RETIRED: Real-time systems modeling and schedulability analysis
This package aimed to provide useful tools for writing schedulability studies with Julia. It provided basic functionality for schedulability testing, response time analysis, schedule simulation, and schedule plotting. It was inspired by SchedCAT by Björn Brandenburg, but was not a direct port since Julia isn't Python. 😉
Programming in 2026 is among the more depressing exercises one could subject oneself to. Gone is the craft I fell in love with in my youth, replaced with stochastic "agents" that lack true agency, trained on stolen works produced by that craft. Gone, too, are career hopes for promising young developers, after years of mass layoffs have saturated the job market with seekers for far too few openings. Gone, too, is the semblance of a community that the FOSS world once provided, as too many projects become vassals to a few megacorporation lords that write their code for them.

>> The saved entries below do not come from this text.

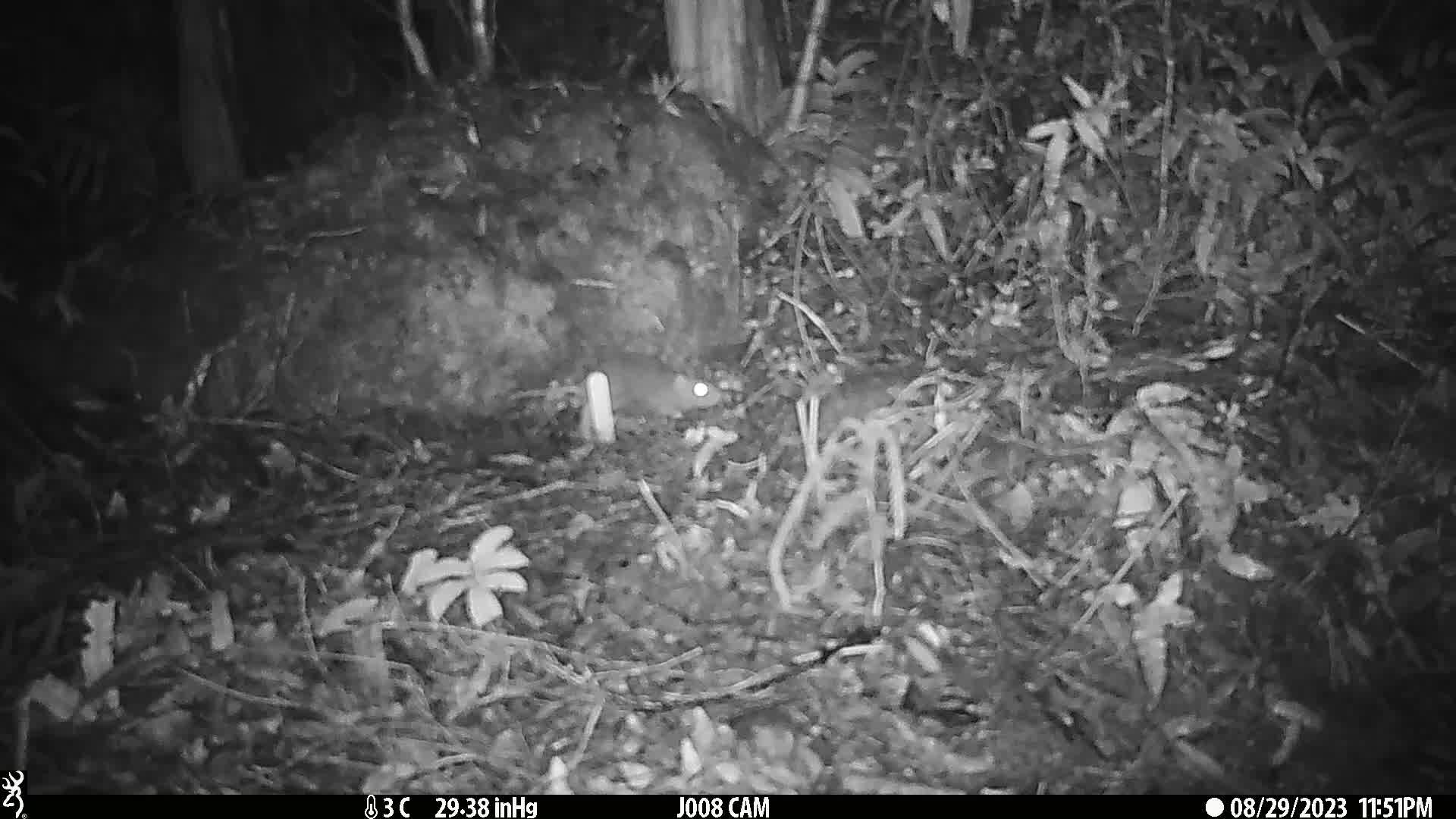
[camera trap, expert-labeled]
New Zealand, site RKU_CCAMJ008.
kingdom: Animalia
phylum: Chordata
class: Mammalia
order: Rodentia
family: Muridae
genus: Rattus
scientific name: Rattus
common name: rat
Rat (Rattus).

I no longer have any skin in the real-time game, having been forced out of academia last year by a bad actor who nobody in a position to do so wishes to hold to account. As such, this package will no longer see any updates, and can be considered deprecated, or retired, to use a friendlier word.
It saddens me greatly to see that the Julia language itself has begun to include LLM-generated code. It was a language that I truly enjoyed writing, but I see the same must not be true for everyone involved. Absent a human- crafted fork, I consider the language itself deprecated, or retired, as well.
I don't know what I'll do with myself. On the more nihilistic end, I am seriously considering becoming a trucker, and using computers as little as I can get away with in my personal life. If I had the resources to, which I really don't, I might consider becoming a lawyer to provide pro bono services to people beaten down by the forces of corruption. Keeping those capable out of such work must surely be a goal of the corrupt. But regardless, I need somehow to make a living for myself and my partner, and talking to computers all day doesn't seem to do that anymore, even for someone with a master's degree.